### Directives
**A.** Please reproduce word for word the stretch of the NYPD article from "This hashtagged response" through "of that job.".
**B.** Decide whether each statement below agrees with the NYPD article. Answer yes or no for each, quoting the exact words of the article that settle it.
(i) The Police Benevolent Association represents 50,000 active and retired NYPD officers.
(ii) Pantaleo was fired after a three-year legal process.
(iii) Monahan said the city was on track for more than 300 homicides this year.

***** Passage to read *****

Just ahead of a beautiful August weekend in New York, NYPD Chief of Department Terence Monahan, the highest-ranking uniformed officer in the force, was dispatched to local TV outlet NY1 to contradict the head of the city’s police union. It would be the first weekend since Daniel Pantaleo, the NYPD officer who killed Eric Garner with an illegal choke hold in 2014, was at last fired after a protracted, five-year legal process. In response to Pantaleo’s discharge, Pat Lynch, president of the Police Benevolent Association (a labor organization representing 50,000 active and retired NYPD officers), warned New Yorkers to brace for a police slowdown. “Now it is time for every police officer in this city to make their own choice,” said Lynch in a statement. “We are urging all New York City police officers to proceed with the utmost caution in this new reality, in which they may be deemed ‘reckless’ just for doing their job. We will uphold our oath, but we cannot and will not do so by needlessly jeopardizing our careers or personal safety.”
New Yorkers are used to protest, especially over the last few years. There was the occupation of JFK airport in response to the anti-Muslim travel ban, and the marches over the Brooklyn Bridge to demand an end to family separation at the border, and, of course, the Women’s March and all its offshoots, including the arrests of the march organizers during a women’s strike outside Trump Tower. New Yorkers encountered multiple acts of civil disobedience—the blocking of major roadways, the taking over of Grand Central Station—after the Staten Island district attorney failed to secure an indictment against Pantaleo back in 2014. Now the cops would stage a protest of their own.
Not all cops, of course. “Listen, I love the union,” Chief Monahan told NY1 viewers. “Patty Lynch, I’ve known him for years. I respect Patty, the whole PBA. But the message to cops to, you know, ‘slow down’ taking an arrest? That’s dangerous.”
By “dangerous,” Monahan meant, for the cops. If you hesitate while making an arrest, the chief said, “you’re gonna put your own lives in danger.”
Yet police slowdowns haven’t made the city any less safe. As Monahan himself went on to say, this year is on track to be the third in a row with fewer than 300 homicides and 800 shootings. Despite that, union president Lynch sees a much more terrifying New York now with one less lawbreaking officer in it.
NYPD Commissioner James O’Neill fired Pantaleo August 19, after a departmental trial found the 13-year veteran officer guilty of using the illegal choke hold, killing Garner. In letting Pantaleo go, O’Neill had betrayed all New York cops, Lynch lamented. “Our police officers are in distress—not because they have a difficult job, not because they put themselves in danger, but because they realize they are abandoned. The captain has jumped ship. The mayor has told him to do it, and the streets are falling into chaos.”
The official police union twitter account put it more simply: “#JobIsDead.”
This hashtagged response was overdramatic and roundly mocked. Yet it still correctly assessed the mood of many people around the country—those who have become too used to watching a police officer kill someone on video. When a law enforcement system is designed to police itself, and when it so rarely produces anything like accountability, that also signals the dead end of that job.

***** Information shown *****

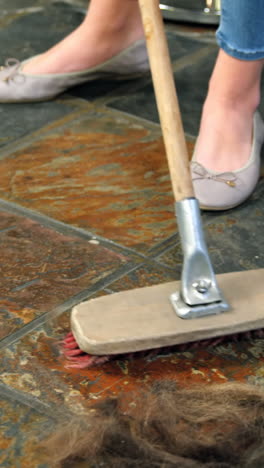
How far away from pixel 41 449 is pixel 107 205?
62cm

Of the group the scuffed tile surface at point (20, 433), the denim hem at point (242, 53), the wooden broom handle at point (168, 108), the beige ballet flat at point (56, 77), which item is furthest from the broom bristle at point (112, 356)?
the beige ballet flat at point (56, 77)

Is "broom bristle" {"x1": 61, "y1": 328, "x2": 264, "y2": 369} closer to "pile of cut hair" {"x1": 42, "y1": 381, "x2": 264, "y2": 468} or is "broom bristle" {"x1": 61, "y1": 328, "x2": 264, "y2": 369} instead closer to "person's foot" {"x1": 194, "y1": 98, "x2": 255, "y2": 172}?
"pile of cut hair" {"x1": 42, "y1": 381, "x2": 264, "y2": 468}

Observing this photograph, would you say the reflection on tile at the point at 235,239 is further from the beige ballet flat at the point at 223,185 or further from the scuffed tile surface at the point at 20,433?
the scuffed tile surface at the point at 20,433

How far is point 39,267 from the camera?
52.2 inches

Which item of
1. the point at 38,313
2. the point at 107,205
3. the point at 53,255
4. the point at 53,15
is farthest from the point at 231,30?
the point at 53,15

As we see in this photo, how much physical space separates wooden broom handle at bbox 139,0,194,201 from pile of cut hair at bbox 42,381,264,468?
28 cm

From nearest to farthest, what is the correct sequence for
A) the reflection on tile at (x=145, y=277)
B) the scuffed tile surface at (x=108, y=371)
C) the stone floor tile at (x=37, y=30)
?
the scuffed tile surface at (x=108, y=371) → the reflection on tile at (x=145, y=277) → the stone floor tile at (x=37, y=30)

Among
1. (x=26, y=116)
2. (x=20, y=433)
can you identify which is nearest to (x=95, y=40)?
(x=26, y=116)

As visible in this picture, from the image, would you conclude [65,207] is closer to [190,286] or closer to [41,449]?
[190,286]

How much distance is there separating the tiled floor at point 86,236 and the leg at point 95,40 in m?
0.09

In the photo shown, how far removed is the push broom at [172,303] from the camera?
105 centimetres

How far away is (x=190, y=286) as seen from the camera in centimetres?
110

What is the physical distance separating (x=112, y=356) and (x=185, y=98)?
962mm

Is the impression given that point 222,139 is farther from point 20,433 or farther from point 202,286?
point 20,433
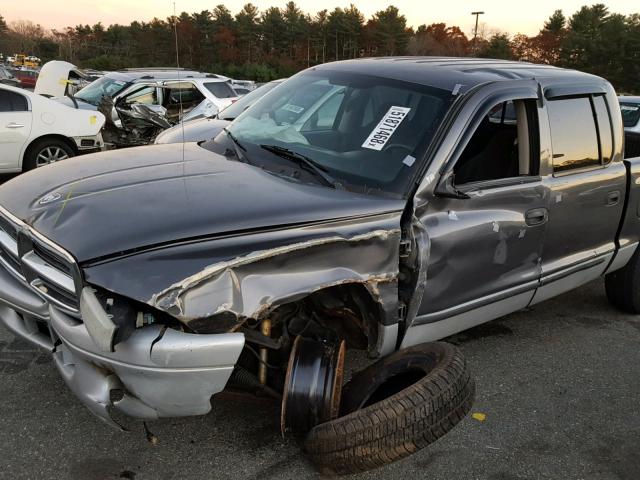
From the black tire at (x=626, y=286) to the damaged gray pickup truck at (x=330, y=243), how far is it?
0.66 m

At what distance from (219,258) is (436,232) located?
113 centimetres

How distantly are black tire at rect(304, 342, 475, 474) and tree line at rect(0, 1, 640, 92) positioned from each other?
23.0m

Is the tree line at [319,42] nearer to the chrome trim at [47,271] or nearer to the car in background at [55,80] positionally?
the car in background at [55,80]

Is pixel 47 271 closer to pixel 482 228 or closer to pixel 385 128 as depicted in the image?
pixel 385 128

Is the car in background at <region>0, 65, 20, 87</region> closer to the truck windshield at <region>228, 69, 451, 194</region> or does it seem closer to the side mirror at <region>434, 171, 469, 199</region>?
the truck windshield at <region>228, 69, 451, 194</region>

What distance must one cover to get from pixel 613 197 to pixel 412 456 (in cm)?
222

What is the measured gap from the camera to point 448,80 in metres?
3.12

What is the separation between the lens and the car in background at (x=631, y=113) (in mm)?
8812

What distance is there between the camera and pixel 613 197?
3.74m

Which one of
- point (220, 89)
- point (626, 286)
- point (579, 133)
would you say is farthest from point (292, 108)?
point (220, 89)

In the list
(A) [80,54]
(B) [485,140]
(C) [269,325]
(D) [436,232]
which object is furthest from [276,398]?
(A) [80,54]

*****
***** Information shown *****

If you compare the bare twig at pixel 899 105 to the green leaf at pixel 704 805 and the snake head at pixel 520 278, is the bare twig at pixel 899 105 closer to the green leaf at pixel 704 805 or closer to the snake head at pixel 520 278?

*****

### Expected outputs
**A.**
This hashtagged response was overdramatic and roundly mocked. Yet it still correctly assessed the mood of many people around the country—those who have become too used to watching a police officer kill someone on video. When a law enforcement system is designed to police itself, and when it so rarely produces anything like accountability, that also signals the dead end of that job.

**B.**
(i) Yes: "a labor organization representing 50,000 active and retired NYPD officers"
(ii) No: "a protracted, five-year legal process"
(iii) No: "this year is on track to be the third in a row with fewer than 300 homicides and 800 shootings"